Karlin had impact on FSHS, LHS baseball

Something about the slow pace of baseball makes everybody feel as if they know everything there is to know about the sport. Yet, the reality that baseball games are like fingerprints in that no two are alike ought to make everybody realize that the game that is so difficult to master is full of nuances and therefore only those who have played it well and for a long time can teach it.

By the time Captain Pat Karlin of the Lawrence Fire Department began coaching youth baseball to 8-year-old boys, he had completed a successful career playing for Kansas University and had been an assistant coach for four years at Free State High.

The credibility that comes with that made for nice fodder in staving off interference from dads.

Karlin, one of Lawrence’s many dedicated, talented youth baseball coaches, has the humility not to boast about his baseball background, but also is smart enough to bring it up if he thinks it will make for a better learning environment for his players.

“I think early on it gives the parents confidence in you,” Karlin said. “It’s easier for them to buy in. I would let them know about it and emphasize it when I thought I needed to because parents sometimes have a tendency to coach from the stands: ‘Keep your elbow up!’ We had a parent-player agreement that said you have confidence in me and when you drop them off at the park, they are my responsibility. No coaching from the stands.”

Free State players: Front row, from left to right, Cooper Karlin, Joel Spain, Marcileno Cortez. Back row: Jon Saathoff (far left) and Casey Hearnen (far right). Lawrence High players: Front row, Nolan Prochaska (far right); Back row, Michael Sinks (fourth from left). Coach Pat Karlin is pictured third row, far left. After winning the 2008 USSSA state championship, the entire team went to the Downtown Barber Shop for buzz cuts.

Karlin held up his end of the bargain by developing players and remaining objective.

It worked.

Five of the players — son Cooper Karlin, Marcelino Cortez, Casey Hearnen, Jon Saathoff and Joel Spain — from the 2008 USSSA state championship team that Karlin coached will play for 18-4 Free State High next week in the 6A state tournament. Two more, Michael Sinks and Nolan Prochaska, will try to join Free State at the 6A tournament by winning twice today for Lawrence High at Hummer Park in Topeka. (Free State’s Tripp Wright didn’t play for that team but also has played multiple seasons for Karlin.)

Karlin remembers that team winning three games in one day by scores of 4-3, 6-5 and 2-1.

“We weren’t overly talented and we weren’t very big,” Karlin said. “We did not scare anybody getting off the bus by any means. … We didn’t out-athlete anybody. We did it with hard work and knowing the game and playing it the right way. We weren’t blessed with a ton of speed, but we had good baserunners. They didn’t run like deer. They knew how to take the extra base, how to come hard out of the box. Fundamentally, we were really pretty darn sound.
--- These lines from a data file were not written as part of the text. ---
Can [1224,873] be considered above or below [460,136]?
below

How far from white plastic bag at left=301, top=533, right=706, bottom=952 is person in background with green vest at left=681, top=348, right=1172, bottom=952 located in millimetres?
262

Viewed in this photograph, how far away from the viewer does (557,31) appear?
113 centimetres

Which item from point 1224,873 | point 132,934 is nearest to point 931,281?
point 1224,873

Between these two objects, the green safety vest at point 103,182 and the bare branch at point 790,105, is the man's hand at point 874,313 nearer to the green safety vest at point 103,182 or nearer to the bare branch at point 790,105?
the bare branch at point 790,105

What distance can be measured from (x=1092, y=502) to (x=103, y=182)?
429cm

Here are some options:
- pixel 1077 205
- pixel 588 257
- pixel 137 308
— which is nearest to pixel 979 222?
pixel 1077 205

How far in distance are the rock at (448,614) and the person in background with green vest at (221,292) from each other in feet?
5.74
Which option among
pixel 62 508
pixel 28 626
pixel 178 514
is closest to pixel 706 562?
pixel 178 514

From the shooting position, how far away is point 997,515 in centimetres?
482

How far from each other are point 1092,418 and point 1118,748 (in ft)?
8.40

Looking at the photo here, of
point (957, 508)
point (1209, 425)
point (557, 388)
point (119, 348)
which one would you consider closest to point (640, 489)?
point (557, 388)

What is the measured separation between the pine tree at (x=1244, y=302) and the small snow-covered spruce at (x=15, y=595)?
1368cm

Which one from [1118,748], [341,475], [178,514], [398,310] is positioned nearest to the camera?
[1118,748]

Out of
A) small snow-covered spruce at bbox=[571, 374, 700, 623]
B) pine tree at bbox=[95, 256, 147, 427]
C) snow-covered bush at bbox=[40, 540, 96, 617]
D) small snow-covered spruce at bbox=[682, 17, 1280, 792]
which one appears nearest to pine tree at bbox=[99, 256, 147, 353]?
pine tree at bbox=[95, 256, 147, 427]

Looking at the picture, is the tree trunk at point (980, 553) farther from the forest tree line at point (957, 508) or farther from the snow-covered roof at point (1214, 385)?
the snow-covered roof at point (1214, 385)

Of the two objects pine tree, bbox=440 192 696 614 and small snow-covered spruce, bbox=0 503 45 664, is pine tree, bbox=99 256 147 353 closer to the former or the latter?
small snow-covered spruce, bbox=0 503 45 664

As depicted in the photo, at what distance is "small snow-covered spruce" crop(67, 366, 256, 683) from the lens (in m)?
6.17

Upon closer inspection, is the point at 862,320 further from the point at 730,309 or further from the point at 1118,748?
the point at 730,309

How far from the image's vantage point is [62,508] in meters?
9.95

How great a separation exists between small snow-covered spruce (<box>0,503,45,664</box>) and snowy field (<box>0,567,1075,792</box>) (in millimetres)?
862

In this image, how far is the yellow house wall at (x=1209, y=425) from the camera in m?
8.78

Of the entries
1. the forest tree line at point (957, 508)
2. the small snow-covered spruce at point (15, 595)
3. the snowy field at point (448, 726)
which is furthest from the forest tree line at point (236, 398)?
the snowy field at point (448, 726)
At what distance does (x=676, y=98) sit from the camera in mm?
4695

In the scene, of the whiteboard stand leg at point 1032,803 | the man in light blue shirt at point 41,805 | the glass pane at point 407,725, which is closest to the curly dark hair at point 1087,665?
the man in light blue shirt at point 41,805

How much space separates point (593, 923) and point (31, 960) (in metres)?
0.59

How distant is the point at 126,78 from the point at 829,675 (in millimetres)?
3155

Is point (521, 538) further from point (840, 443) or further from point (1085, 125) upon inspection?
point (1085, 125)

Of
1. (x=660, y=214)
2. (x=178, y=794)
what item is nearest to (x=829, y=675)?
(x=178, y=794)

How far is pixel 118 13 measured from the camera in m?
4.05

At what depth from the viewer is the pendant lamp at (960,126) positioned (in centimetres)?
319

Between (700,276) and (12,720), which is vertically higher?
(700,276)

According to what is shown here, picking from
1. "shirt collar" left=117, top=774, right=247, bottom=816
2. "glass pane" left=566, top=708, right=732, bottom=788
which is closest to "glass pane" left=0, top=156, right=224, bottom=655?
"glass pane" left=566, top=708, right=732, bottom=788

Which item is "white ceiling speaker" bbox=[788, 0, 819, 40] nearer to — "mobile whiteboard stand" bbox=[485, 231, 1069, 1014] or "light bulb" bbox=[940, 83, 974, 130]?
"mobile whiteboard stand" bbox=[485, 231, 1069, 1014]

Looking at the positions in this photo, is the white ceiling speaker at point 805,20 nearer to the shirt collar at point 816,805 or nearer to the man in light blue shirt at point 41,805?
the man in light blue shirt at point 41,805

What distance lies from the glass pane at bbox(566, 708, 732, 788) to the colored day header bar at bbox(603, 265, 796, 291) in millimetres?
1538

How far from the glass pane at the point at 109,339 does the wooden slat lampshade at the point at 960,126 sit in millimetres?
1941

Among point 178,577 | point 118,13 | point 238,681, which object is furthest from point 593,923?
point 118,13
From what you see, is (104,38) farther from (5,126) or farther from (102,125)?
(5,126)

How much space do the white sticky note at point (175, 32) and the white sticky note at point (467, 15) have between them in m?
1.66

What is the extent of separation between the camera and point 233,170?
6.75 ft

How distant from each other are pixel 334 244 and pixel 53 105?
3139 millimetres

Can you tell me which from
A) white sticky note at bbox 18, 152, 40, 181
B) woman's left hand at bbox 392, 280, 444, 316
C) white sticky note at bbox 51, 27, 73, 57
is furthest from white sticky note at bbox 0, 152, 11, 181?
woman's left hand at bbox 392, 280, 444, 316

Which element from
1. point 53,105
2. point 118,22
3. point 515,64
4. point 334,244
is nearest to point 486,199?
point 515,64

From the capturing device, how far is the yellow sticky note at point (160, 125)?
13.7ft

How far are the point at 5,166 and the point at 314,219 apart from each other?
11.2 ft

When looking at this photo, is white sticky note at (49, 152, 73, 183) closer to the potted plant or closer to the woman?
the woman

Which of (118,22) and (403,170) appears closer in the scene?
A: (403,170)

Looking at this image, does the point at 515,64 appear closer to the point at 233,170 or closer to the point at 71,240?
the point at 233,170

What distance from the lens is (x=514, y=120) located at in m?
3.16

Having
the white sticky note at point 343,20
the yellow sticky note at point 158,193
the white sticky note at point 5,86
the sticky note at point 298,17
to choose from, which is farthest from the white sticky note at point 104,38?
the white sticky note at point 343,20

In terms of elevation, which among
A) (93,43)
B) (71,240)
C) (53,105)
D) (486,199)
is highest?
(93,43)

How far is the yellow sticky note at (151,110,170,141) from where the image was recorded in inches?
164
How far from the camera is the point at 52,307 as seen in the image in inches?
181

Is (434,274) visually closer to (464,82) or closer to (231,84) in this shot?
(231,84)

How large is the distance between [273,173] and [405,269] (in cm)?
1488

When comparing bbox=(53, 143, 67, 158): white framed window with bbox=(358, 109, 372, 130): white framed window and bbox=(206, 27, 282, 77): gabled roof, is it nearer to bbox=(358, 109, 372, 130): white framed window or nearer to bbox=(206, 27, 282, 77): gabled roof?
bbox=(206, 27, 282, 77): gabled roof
“Our goal from the get-go was to prepare them to be successful at the high school level.”

Karlin knew what that was going to take because he had worked for Mike Hill and with LHS coach Brad Stoll on the first Firebirds staff. All three baseball coaches use the same terminology and teach “bunt coverages, relays, things like that,” the same way as Hill and Stoll.

When Karlin reflected on the youth teams he coached, he just as easily could have been describing this season’s Firebirds. They are better at playing good baseball than at looking like baseball stars walking off the bus.

Oh well, knowing the game and knowing each other’s games so well from years as teammates goes farther toward playing winning baseball than bulging biceps any day.